The impetus for an engineering overhaul is being forced by the prevalent well-to-well fracture interactions known as frac hits. These events are the subject of intensifying study by US and Canadian shale producers that have attributed them to lowering oil recovery factors from new child wells by 20–40% while inflicting even higher losses on older, yet less productive, parent wells.
How the industry manages the impact of frac hits going forward is likely to define its future growth rate.
“They’re not going away—we’re only going to be drilling more and more child wells,” said Brendan Elliot, a senior completions engineer with Devon Energy, as he advised a large gathering of petrotechnical colleagues that they need to “quantify the risk” of frac hits as early as possible in order to know what to do next.
Elliot provided a rare look into how a large shale operator is dealing with the problem during the opening session of SPE’s Hydraulic Fracturing Technology Conference (HFTC) held recently in The Woodlands, Texas. His outline highlighted the extent to which the Oklahoma City-based producer is revolving its infill development programs around frac hits.
“The things you really want to look at are where the positive and negative events are occurring,” he explained while showing an analysis program that Devon has spent the past couple of years building to visualize those outcomes. The tool, which analyzes data from more than 2,000 frac hit events, has led the company to realize that what determines whether a frac hit will benefit or hurt production comes down to time and production volumes.
While this relationship was not a new learning, Devon has quantified it to 10 months and 100,000 bbl. Once both limits have been surpassed, the expectation is that frac hits will have negative consequences on pad production. Elliot elaborated on how this trend is acted upon using the company’s three-pronged approach. Its component pieces include the design of infill wells, addressing reservoir depletion through pressure management (e.g., repressurizing tactics), and then zooming out to adjust the wider field development program.
The sum of these parts is a new playbook for unconventional completions, one that stands in stark contrast to the “cookie cutter” designs that gave rise to the shale revolution. Its methodical approach to decision making is aimed at gaining control over fracture growth and maximizing production from child wells.

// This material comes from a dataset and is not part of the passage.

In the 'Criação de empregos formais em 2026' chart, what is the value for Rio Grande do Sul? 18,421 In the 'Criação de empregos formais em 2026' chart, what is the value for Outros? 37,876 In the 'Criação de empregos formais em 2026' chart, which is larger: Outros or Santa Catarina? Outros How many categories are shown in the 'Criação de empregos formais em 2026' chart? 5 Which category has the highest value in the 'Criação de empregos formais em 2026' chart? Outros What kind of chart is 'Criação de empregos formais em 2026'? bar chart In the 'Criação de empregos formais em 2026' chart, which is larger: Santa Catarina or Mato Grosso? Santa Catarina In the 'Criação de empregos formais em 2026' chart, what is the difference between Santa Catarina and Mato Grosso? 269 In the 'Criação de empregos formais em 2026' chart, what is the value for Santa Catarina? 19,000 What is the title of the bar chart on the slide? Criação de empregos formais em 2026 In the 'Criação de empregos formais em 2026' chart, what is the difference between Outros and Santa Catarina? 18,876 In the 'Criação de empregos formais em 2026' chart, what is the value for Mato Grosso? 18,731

This can be done by adjusting fluid rates in a single well scenario, or altering an entire field development plan based on the risk that frac hits pose. In just a few slides, Elliot succinctly linked together years of accumulated knowledge into a workflow that could feasibly be replicated by other companies struggling with the sector’s most pressing reservoir management issue.
“These full-life cycle workflows—don’t get me wrong—these will be lengthy processes, and large projects, so we need to improve as an industry,” cautioned Elliot. “Every mitigation strategy has a risk, it’s going to be specific to each reservoir, it’s going to be variable in the black oil window and your volatile gas window, and you really must cater to the asset value and the value to protect [the resource] in place.”